### Source passage
However, these various parsing functions aren't entirely isolated from 
each other. The various parsers would need to pass the current parse 
position (character iterator or whatever) and other state back and 
forth. Exposing this requires codifying in the API a lot of the internal 
state of parsing.

Also, the syntax defining the end of a replacement field is a mirror of 
the syntax  that starts one; And conversion specs can contain 
replacement fields too. Which means that the various parsing methods 
aren't entirely independent. (Although I think that in your earlier 
proposal, the syntax for 'internal' replacement fields inside conversion 
specifiers was always the same, regardless of the markup syntax chosen.)

What I wanted to avoid in the PEP was having to specify how all of these 
different parts fit together and the exact nature of the parameters 
being passed between them.

And I think that even if we do break up vformat this way, we still end 
up with people having to replace a fairly substantial chunk of code in 
order to change the behaviors represented by these flags.

### Information supplied
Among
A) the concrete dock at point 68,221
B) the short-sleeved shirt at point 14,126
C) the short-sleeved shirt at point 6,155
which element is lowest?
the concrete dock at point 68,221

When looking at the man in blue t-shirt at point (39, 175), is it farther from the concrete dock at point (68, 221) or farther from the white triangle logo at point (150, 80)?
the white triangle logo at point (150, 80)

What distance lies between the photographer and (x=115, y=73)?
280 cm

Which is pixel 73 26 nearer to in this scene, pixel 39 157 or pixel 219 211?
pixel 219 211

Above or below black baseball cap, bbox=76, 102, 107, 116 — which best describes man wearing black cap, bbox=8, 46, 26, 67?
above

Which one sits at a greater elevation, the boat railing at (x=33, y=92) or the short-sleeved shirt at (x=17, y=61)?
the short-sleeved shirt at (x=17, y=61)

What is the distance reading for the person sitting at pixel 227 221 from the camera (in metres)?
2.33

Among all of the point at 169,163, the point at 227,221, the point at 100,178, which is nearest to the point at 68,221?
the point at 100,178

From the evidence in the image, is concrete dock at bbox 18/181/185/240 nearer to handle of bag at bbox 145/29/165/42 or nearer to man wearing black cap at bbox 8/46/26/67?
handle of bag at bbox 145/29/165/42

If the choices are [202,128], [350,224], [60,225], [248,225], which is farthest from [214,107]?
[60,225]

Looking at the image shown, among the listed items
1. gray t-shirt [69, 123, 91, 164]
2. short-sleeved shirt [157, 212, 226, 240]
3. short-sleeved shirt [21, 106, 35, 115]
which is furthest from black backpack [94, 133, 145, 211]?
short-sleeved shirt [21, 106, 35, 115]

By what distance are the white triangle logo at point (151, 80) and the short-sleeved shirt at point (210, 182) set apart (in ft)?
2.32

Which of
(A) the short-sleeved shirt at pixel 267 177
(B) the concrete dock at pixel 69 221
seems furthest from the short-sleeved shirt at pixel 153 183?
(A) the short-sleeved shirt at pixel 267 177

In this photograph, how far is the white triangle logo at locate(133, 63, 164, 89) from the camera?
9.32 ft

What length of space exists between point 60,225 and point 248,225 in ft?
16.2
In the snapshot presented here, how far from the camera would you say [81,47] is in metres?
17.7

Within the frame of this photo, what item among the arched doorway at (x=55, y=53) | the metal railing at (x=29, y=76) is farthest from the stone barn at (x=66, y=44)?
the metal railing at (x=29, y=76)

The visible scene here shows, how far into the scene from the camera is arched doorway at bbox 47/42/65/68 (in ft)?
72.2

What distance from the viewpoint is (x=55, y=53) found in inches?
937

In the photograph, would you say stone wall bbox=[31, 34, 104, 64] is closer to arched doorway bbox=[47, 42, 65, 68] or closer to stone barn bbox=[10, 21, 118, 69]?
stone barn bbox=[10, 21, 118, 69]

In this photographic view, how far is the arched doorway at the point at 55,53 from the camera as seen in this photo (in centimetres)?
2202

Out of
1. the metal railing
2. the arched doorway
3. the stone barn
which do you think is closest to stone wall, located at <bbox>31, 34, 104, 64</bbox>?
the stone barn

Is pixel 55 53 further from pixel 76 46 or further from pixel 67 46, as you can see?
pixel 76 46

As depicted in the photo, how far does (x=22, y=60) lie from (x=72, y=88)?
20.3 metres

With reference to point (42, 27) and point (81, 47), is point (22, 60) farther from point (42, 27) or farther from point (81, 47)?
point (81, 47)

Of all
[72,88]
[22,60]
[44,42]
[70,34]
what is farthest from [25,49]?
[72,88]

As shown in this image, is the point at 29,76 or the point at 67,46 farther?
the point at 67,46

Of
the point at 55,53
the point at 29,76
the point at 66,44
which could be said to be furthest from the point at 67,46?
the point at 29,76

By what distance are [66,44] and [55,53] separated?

### Exercises
1. Find every line in the listing that contains the string "wall", counting only matches with the same case.
2. Write the next part of the passage on vformat parsing, picking up after its last sentence.
The passage on vformat parsing and the listing have no connection to each other.

### Task-by-task answers
1.
In the photograph, would you say stone wall bbox=[31, 34, 104, 64] is closer to arched doorway bbox=[47, 42, 65, 68] or closer to stone barn bbox=[10, 21, 118, 69]?
which do you think is closest to stone wall, located at <bbox>31, 34, 104, 64</bbox>?

2.
>  > Formatter Methods
>  >
>  >     The methods of class Formatter are as follows:
>  >
>  >         -- format(format_string, *args, **kwargs)
>  >         -- vformat(format_string, args, kwargs)
>  >         -- get_positional(args, index)
>  >         -- get_named(kwds, name)
>  >         -- format_field(value, conversion)
> 
> I've started a sample implementation to test this API.  For starters,
> I'm writing it in pure Python, but my intention is to use the code in
> the pep3101 sandbox once I have some tests written and we're happy
> with the API.

Cool.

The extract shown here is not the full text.